On the day following the Falcons’ loss at Carolina, Matt Ryan stood up in a team meeting and issued a mandate to his teammates.
“He told everybody, ‘I want an extra 30 minutes from everybody this week,’” Roddy White recalled. “In the film room, on the field, everywhere. And he said, ‘If you give me an extra 30 minutes, I’ll give you an extra hour.’”
Now, it would be presumptuous to suggest that one moment from this team’s leader is going to propel the Falcons to the postseason success that has been missing from the team and the quarterback’s respective resumes. But Sunday’s game has to count for something.
The Falcons saved their best performance of the season for when it mattered most — in December, against the defending Super Bowl champion and a week after they went splat in Charlotte. They body-slammed the New York Giants 34-0, moving a little closer to clinching home field through the NFL playoffs and, presumably, at least a smidgen closer to acceptance in the eyes of critics.
When a score is this lopsided, there are a lot of reasons for it. The defense had two early interceptions that were turned into 10 points and blanked an opponent for the first time since 2008. The offensive line dominated one of the NFL’s best front four. But at the center was Ryan, who outplayed Eli Manning. He completed 23 of 28 for 270 yards for three touchdowns and no interceptions. He completed a 12-yard laser to Tony Gonzalez in the end zone for one score, a 40-yard bomb to Julio Jones streaking down the left side for another.
Contrast that with Manning, who was held to 13-of-25 passing with two interceptions and was shut out for the first time in his career. (The Giants’ hadn’t been blanked since 1996.)
What will this mean for how Manning and Ryan are viewed in a few weeks when the playoffs open? Probably little. It’s no secret quarterbacks are defined by postseason success. A Ryan fan is going to lose a debate to a Manning fan every day on who’s the better quarterback for one simple reason: the ring finger.
But consider this comparison: Ryan is now a remarkable 55-21 (.724) in his NFL career in regular season. Relatively speaking, Manning is good but unremarkable at 77-56 (.579). Ryan has a better quarterback rating and a superior touchdown-to-interception ratio (Ryan: 122-60; Manning: 205-144). But in the playoffs Ryan is 0-3 and Manning is 8-3, including two Super Bowl titles, two Super Bowl MVP awards and last year’s 24-2 victory over Ryan and the Falcons in the Meadowlands.
No regular season game can make up for a playoff loss. But Ryan admitted that January game drove him “a little bit” this week. It also, at least in part, motivated him to issue the extra-30-minutes mandate to teammates.
“Roddy was listening?” Ryan said, laughing, when told about White’s comments.
Had Ryan ever made such a request before?
“I think that’s the first time. I’m learning. I’m getting old.”
Later, he added: “It was important for us as a team and in the locker room how we rebounded from last week.
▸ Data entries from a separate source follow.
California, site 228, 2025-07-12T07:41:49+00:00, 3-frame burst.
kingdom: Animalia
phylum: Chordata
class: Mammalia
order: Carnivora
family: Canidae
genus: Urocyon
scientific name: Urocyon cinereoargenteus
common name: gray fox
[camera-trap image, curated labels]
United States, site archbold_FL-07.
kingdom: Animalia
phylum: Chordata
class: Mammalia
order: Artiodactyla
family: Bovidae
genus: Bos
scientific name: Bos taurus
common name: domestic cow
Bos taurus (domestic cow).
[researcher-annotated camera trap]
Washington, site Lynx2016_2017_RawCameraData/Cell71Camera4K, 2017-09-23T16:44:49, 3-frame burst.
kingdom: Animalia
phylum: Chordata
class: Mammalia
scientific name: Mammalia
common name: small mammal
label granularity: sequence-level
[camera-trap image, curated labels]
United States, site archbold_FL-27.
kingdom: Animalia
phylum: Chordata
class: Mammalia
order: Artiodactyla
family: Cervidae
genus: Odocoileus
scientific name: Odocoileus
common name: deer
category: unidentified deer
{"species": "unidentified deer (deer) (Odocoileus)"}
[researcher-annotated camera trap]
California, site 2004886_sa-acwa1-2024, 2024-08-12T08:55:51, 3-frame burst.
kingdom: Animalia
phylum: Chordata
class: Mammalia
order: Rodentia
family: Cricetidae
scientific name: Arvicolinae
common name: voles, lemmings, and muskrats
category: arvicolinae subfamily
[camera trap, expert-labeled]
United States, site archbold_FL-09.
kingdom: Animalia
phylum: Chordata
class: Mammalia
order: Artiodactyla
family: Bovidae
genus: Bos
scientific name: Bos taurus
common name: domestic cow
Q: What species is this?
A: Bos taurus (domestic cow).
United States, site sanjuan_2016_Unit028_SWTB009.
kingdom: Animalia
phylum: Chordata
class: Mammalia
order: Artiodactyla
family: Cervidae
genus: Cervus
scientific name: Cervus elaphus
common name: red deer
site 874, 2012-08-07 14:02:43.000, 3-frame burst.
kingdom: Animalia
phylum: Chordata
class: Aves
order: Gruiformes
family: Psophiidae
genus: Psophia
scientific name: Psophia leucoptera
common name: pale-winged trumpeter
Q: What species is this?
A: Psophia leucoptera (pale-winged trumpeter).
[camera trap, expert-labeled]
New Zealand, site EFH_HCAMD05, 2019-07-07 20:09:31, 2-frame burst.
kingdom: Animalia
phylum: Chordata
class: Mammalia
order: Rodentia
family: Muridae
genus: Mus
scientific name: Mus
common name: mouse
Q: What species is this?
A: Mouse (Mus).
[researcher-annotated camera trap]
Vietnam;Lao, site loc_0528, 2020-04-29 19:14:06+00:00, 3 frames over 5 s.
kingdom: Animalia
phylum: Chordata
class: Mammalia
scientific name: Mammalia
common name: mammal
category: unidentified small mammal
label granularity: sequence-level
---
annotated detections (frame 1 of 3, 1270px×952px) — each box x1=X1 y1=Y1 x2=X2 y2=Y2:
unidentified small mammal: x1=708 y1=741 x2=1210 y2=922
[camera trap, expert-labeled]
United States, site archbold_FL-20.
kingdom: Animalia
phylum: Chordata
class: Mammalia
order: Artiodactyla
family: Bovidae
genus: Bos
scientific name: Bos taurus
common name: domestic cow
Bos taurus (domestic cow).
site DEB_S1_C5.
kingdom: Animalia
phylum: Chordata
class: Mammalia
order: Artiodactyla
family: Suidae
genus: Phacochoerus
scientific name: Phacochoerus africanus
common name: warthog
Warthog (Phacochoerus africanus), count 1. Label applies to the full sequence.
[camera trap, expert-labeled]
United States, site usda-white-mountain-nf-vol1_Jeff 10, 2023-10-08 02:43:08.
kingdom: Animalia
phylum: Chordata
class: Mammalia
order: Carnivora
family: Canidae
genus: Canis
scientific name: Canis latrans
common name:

As coach [Mike] Smith preaches all the time, it’s how you respond to these situations [that defines you].”
The entire team did that. Center Todd McClure, a 13-year veteran, felt an edge all week, and called this “one of the best wins I’ve ever been a part of.
“There was a little bit of pressure — I’m not going to lie to you. But sometimes that causes you to play your best football. It means a lot for this team and it meant a lot for us on the line. And you see what happens when we can give Matt some time.”
Ryan was locked in. He looked it and felt it.
White again: “You can tell when he’s on. because he starts calling plays really fast, trying to get to the line of scrimmage because he’s in a groove and he wants to put pressure on the defense.”
This is what Ryan and the Falcons can look like when everything clicks. This is what they hope it looks like in a few weeks.